***** DATASET ENTRIES *****
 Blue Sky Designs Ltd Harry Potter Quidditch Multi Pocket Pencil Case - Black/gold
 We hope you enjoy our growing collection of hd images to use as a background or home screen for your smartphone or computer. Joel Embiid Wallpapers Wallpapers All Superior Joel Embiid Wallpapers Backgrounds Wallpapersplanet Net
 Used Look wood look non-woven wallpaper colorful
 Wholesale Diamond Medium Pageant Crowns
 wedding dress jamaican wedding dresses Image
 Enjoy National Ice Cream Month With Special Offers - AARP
*****
### TASK
The expected response is the full data, reproduced exactly.

### EXERCISE ANSWER
 Blue Sky Designs Ltd Harry Potter Quidditch Multi Pocket Pencil Case - Black/gold
 We hope you enjoy our growing collection of hd images to use as a background or home screen for your smartphone or computer. Joel Embiid Wallpapers Wallpapers All Superior Joel Embiid Wallpapers Backgrounds Wallpapersplanet Net
 Used Look wood look non-woven wallpaper colorful
 Wholesale Diamond Medium Pageant Crowns
 wedding dress jamaican wedding dresses Image
 Enjoy National Ice Cream Month With Special Offers - AARP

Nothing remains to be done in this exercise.